Dalal El Laden / http://dalalelladen.blogspot.com / Facebook: Vereda anónima.

28 May, 2016 | Ghaza, El Valle del Bekaa, 26 de mayo de 2016.

-¡Sitti bi tlet talef, sitti bi tlet talef! –¡seis por tres mil, seis por tres mil!, anuncia el vendedor, idéntico al muchacho en la portada de mi viejo libro sobre los fenicios.

Es jueves. A Ghaza hoy le toca el mercado. Pienso en las ciruelas, los duraznos, las moras y se me hace agua la boca. Llego y los pollos, las palomas, los patos, desde sus jaulas, suspiran -aliviados- al saber que no serán mis manos las próximas en llevarlos al sartén.

-Seis medias por tres mil liras (dos dólares). Qué increíble -¡y qué bueno!- que en Líbano, un país que ha vivido tantas guerras, la moneda esté tan estable. Desde hace más de treinta años, un dólar equivale a mil quinientas liras –camino con mi monólogo mientras escucho otra oferta: treinta huevos por tres mil.

Veo -además del sinnúmero de frutas, verduras, dulces, especias, ropa, zapatos, vajillas, material de ferretería (todo importado de China y de Turquía)- la montaña de jabón y de champú -de todos los tamaños y todas las marcas- y el nudo en mi garganta baja a mis piernas, deteniendo mis pasos.

-¡Marhaba! –el efusivo ¡hola! de mi tía revive mi marcha, llevándome a su encuentro junto a los pepinos. Evocamos mi infancia y su juventud en las playas de Margarita, al mismo tiempo que afirmamos: todo pasará, Venezuela.
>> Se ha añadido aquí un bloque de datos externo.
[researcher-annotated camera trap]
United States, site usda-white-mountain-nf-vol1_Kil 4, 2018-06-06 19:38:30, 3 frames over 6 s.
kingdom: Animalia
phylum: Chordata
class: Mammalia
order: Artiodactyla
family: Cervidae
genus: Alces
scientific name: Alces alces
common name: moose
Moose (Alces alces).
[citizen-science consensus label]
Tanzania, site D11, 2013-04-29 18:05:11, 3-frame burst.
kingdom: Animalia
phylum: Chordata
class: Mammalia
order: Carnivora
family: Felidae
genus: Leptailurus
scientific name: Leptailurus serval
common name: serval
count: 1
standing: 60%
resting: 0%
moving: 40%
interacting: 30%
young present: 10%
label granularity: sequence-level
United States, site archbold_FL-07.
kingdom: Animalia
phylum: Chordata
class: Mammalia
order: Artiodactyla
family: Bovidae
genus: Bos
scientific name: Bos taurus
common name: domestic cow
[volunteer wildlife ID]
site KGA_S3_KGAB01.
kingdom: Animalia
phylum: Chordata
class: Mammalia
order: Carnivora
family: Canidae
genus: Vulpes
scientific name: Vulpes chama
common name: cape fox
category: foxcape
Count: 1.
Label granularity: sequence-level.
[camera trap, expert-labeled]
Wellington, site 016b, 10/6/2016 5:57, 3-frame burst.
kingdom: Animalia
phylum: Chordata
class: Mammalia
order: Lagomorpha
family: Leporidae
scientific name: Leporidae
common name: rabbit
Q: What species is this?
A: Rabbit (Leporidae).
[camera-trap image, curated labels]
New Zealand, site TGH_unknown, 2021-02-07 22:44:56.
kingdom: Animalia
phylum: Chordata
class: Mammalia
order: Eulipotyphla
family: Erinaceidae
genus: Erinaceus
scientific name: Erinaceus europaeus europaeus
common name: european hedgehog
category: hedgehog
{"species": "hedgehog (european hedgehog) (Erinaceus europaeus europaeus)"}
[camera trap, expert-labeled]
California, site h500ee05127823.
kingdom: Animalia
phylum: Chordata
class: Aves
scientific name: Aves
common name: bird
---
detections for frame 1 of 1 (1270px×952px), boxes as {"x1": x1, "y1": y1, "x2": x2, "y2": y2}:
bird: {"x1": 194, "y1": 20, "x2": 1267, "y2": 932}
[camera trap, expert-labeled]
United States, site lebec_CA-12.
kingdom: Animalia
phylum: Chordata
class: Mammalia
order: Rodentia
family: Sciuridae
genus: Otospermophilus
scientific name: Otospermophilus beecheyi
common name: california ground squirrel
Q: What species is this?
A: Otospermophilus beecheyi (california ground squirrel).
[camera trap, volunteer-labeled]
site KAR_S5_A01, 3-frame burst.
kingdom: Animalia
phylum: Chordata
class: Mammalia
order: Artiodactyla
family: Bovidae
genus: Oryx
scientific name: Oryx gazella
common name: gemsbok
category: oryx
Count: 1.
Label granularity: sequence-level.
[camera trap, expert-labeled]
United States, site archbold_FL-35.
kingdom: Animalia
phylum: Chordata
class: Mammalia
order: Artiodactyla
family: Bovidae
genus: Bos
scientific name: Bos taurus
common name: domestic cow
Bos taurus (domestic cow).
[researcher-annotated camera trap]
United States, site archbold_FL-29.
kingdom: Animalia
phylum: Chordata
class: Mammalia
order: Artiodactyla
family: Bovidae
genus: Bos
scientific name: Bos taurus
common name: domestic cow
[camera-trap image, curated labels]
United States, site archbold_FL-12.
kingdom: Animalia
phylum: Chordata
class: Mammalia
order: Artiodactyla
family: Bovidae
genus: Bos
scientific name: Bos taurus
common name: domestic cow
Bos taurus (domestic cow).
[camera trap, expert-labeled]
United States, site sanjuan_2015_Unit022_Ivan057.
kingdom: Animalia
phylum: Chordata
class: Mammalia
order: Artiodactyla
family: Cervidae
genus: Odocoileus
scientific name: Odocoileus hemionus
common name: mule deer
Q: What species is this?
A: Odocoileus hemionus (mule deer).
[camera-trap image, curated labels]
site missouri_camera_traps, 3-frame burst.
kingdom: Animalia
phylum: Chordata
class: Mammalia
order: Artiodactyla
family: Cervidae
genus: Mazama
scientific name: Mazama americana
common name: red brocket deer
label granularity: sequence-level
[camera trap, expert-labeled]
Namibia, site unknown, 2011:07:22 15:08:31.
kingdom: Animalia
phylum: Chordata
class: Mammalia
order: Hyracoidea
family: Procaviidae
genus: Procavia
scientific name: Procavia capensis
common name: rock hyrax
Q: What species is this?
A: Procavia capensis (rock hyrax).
A la salida del mercado, una joven pareja, tomada de la mano, me recuerda mi película de amor favorita: los dos, riéndose, casi corriendo, hablan, disfrutan sus helados… Pienso en el de almendras que comí anoche, y de nuevo se me hace agua la boca.

Entro al restaurante de mi tío, pido un knafe y mi lengua -bañada de queso con caramelo- más de una vez se paraliza para degustar más y más tanta felicidad. Al verme, la sonrisa de mi tío sube hasta sus ojos que me dicen que comprenden -en su totalidad- mi gozo.

-Sobrina, ayer dejé mi teléfono en aquella mesa y nadie lo tocó. Allí estuvo más de media hora. La seguridad, vivir tranquilos, no tiene precio. Es lo que todos, en cada rincón del mundo, merecemos.

Salgo del local con las palabras de mi tío y vuelve el nudo en mi garganta, al que de pronto espantan los innumerables disparos unidos a la interminable fila de vehículos que con sus bocinas festejan a los recién casados.

-Qué increíble -¡y qué malo!- que sigan con esa costumbre. No han bastado las muertes (debido a balas perdidas) de inocentes para dejar atrás esta absurda tradición –otra vez camino con mi monólogo mientras veo que todos estos carros se estacionan al frente de mí y escucho otro disparo: ¡increíble!

Aún a dos pasos del restaurante de mi tío, veo a la mima joven pareja y, aunque en mi memoria persiste su todo brillo que me lleva a mi película de amor favorita, mi realidad insiste en también gritarme sus latidos vueltos susurros:

-Qué extraño que mi papá no me contesta.

-Sí, pero no te preocupes, estoy seguro de que está bien, vas a ver que te llamará.

-Mi papá en Siria. Mi mamá y mis hermanos en Jordania. Nosotros en Líbano. ¿Qué vida nos tocó?

Aún a dos pasos del restaurante de mi tío, se me acerca un niño, quien pide para un pan. Le doy el kaeek que no comí con el knafe y que guardo en esta bolsa. El pequeño cruza la calle. Lo alcanza quien pudiera ser su hermano menor. Se sientan sobre un caucho olvidado sobre la acera. Comparten el pan. Aún a dos pasos del restaurante de mi tío, suena mi teléfono celular. Me preguntan por mi día y si he comido bien. Es mi papá.